◆ WHAT NEEDS TO BE DONE: Below is a block of entries; repeat exactly the lines starting at the line that contains "Approximate bounding boxes" and ending at the line that contains "No Plasmodium falciparum, Plasmodium", both included.

Source data
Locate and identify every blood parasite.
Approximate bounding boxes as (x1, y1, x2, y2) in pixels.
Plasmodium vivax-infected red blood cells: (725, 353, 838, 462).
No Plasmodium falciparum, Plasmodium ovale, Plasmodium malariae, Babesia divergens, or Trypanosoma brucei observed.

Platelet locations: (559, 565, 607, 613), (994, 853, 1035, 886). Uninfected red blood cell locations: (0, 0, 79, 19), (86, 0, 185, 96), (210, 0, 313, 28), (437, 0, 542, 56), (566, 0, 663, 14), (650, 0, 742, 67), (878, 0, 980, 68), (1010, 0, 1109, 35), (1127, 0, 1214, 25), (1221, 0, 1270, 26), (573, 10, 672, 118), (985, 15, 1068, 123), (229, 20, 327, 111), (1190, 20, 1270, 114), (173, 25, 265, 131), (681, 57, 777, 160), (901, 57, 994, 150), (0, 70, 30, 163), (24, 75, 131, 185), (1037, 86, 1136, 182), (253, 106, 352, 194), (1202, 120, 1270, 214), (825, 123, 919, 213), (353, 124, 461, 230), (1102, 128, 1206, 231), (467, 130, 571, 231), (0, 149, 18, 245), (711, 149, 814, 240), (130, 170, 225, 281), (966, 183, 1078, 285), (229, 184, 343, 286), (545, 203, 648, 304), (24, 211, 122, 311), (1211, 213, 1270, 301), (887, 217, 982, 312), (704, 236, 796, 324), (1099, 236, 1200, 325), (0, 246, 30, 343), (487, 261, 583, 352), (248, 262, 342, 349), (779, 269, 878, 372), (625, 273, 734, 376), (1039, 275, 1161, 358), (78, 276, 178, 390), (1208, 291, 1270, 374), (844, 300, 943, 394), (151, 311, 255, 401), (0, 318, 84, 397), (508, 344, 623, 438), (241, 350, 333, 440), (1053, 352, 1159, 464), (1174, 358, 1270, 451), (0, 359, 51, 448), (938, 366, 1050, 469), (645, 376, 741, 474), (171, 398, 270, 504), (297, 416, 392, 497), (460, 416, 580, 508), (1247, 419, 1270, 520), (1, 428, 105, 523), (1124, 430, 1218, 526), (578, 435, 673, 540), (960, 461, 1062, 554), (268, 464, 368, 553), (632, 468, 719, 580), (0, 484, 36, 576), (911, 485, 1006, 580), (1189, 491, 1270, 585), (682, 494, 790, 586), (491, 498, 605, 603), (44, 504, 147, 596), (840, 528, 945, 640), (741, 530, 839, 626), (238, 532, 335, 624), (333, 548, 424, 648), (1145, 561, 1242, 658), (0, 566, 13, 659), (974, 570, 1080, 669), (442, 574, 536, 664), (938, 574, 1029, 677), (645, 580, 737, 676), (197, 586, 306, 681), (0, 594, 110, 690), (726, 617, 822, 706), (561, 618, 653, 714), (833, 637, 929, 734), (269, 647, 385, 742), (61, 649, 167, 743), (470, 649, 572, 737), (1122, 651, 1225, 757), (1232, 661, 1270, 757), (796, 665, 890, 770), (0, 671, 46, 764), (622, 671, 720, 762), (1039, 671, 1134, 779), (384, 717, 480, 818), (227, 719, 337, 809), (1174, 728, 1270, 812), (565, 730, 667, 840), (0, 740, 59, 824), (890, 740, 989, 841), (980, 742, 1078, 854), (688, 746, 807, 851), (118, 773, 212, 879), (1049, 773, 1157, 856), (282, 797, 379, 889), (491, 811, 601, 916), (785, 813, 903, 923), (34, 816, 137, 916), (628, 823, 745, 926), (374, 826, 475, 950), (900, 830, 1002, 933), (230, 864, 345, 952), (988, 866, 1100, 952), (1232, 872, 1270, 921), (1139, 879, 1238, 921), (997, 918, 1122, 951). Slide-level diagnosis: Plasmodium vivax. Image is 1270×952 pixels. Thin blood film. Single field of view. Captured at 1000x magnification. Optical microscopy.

◆ EXERCISE OUTPUT:
Approximate bounding boxes as (x1, y1, x2, y2) in pixels.
Plasmodium vivax-infected red blood cells: (725, 353, 838, 462).
No Plasmodium falciparum, Plasmodium ovale, Plasmodium malariae, Babesia divergens, or Trypanosoma brucei observed.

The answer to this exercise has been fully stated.